A payday loan or an SMS loan can be a wise decision to make if you face a particular financial challenge, but it shouldn’t become a habit.
However, if you have a long-term problem with your money, it should be better to consider different solutions.
Let’s see some tips and hints about payday loans, as this could help you out in your times of need.
A Thorough Research
Before you choose a financial company to assist you with your short-term loan, it’s important to do a thorough research for finding the best offer on the market.
The interest rates can vary from company to company, and for the same sum of money that you take from them, you could pay less or more.
A Savings Account
Opening a savings account is another solution that you can use when you face financial difficulties. You could go to any bank and deposit 5% from your paycheck every month. You could also talk to your employer to deposit that sum of money directly into your account, and you’ll have a good amount of money by the end of the year. You might notice a slight difference in the wage, but you’ll have your savings when you need them.
The Right Sum
If you still need to make a payday loan or any other type of short-term loan, it’s better to be cautious about it. It’s a rule that everyone should apply – you need to take only that sum of money that you will be able to return in due time.
It might be tempting to take more, but when the payment time comes, it will be harder for you, because the interest rates are quite high.
If you can’t pay back your payday loan, it’s better to look for another solution instead of choosing to roll over the credit.
Some banks offer similar short-term credits that you can use to cover your payday loan. The difference here is that the bank will have a lower interest rate, so the sum that you’ll have to pay each month will be smaller. The other difference is that the bank will ask for your credit history. If you have a bad credit history, the chances are that you won’t receive a very high amount of money.
A Credit Card
A credit card should be used only in case of emergencies. It’s good to have a credit card, but you need to let it untouched. It means that you don’t have to withdraw money from it unless you need to. If you require paying your payday loan, the credit card can be a good solution. The interest rate for returning the money is lower than the interest rate for paying off the payday loan or than rolling over your credit for another month.
Some people take more credits than what they can afford to pay back, and this leads to a debt spiral that is hard to avoid. If you’re in such a situation, it might be best to talk to someone fro a consumer credit counseling agency.
They have specialized personnel qualified in dealing with financial difficulties, and you can receive the best professional advice. With their help, you can gather all your credits into one and pay a smaller interest rate, or you can create a payment plan.
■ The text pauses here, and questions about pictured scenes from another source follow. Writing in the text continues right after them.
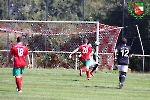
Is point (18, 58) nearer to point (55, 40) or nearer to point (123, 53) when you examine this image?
point (123, 53)

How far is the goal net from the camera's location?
120 ft

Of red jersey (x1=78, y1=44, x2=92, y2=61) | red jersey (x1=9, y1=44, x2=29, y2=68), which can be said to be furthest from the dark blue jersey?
red jersey (x1=78, y1=44, x2=92, y2=61)

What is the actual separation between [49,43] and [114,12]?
13.4m

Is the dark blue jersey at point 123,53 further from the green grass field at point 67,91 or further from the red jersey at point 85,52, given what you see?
the red jersey at point 85,52

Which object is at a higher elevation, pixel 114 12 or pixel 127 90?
pixel 114 12

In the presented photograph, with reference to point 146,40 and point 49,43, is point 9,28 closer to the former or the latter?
point 49,43

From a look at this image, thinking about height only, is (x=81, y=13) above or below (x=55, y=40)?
above

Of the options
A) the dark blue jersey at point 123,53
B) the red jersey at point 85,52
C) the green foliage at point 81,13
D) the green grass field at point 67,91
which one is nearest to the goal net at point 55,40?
the green foliage at point 81,13

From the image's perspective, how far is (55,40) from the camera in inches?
1454

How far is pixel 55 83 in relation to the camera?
23.2 metres

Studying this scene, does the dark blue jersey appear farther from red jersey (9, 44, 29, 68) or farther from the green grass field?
red jersey (9, 44, 29, 68)

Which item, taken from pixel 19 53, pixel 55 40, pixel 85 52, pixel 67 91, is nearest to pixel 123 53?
pixel 67 91

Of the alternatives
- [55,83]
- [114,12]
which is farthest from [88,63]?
[114,12]

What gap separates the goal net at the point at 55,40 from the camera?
36469 mm
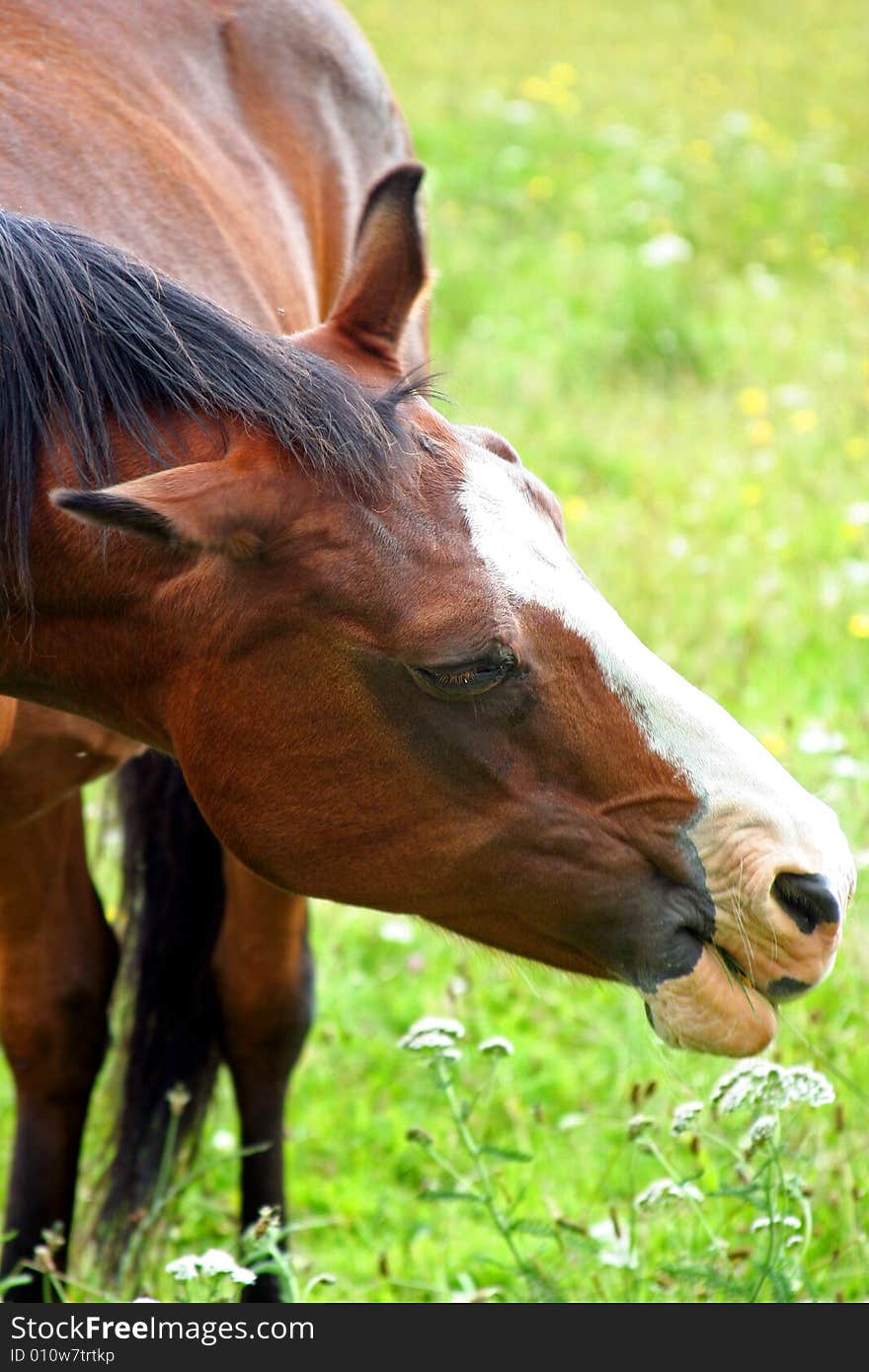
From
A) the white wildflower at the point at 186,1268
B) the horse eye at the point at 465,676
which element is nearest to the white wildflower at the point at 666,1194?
the white wildflower at the point at 186,1268

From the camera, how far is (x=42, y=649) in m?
1.90

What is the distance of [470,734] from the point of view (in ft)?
5.92

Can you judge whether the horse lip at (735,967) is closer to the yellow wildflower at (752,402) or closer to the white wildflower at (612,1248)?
the white wildflower at (612,1248)

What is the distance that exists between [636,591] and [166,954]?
2246mm

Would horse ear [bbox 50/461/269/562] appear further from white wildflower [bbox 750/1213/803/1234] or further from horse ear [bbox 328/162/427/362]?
white wildflower [bbox 750/1213/803/1234]

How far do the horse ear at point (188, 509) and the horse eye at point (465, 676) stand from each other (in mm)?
245

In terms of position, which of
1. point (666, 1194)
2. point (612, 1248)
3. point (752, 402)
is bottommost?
point (612, 1248)

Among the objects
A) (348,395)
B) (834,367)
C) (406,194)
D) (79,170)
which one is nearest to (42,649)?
(348,395)

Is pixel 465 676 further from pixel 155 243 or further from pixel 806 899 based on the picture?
pixel 155 243

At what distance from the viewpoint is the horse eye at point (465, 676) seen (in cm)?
175

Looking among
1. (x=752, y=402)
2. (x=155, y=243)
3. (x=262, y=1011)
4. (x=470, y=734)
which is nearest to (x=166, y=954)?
(x=262, y=1011)

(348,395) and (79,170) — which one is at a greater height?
(79,170)
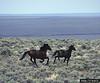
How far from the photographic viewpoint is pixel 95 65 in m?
22.0

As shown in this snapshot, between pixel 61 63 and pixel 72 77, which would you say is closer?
pixel 72 77

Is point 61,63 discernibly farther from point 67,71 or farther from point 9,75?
point 9,75

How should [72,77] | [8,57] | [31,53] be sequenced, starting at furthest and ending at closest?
[8,57] < [31,53] < [72,77]

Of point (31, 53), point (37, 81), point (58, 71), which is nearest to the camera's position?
point (37, 81)

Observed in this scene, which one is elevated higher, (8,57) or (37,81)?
(37,81)

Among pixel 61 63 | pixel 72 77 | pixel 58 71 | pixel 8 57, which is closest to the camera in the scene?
pixel 72 77

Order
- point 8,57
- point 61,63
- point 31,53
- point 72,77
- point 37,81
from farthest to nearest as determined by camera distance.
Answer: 1. point 8,57
2. point 61,63
3. point 31,53
4. point 72,77
5. point 37,81

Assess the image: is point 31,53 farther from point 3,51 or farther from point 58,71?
point 3,51

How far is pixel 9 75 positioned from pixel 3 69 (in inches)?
73.3

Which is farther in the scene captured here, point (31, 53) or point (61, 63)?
point (61, 63)

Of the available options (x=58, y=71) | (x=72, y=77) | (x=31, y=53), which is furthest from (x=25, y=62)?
(x=72, y=77)

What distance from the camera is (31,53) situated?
21.1m

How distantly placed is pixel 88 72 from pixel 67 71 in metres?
1.12

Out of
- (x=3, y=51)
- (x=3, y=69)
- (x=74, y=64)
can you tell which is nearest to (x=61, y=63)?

No matter what you choose to do, it’s best to see someone who is qualified and specialized in finances, because the financial problems are the hardest to deal with.
We know that it’s tempting to have a large sum of money on your card, but it’s better to avoid having an overdraft card. If you live from payday loan to payday loan, and from paycheck to paycheck, it’s better to limit the card and use
only what you have. If you choose an overdraft card, you might get into a debt spiral due to the fees and interest rates.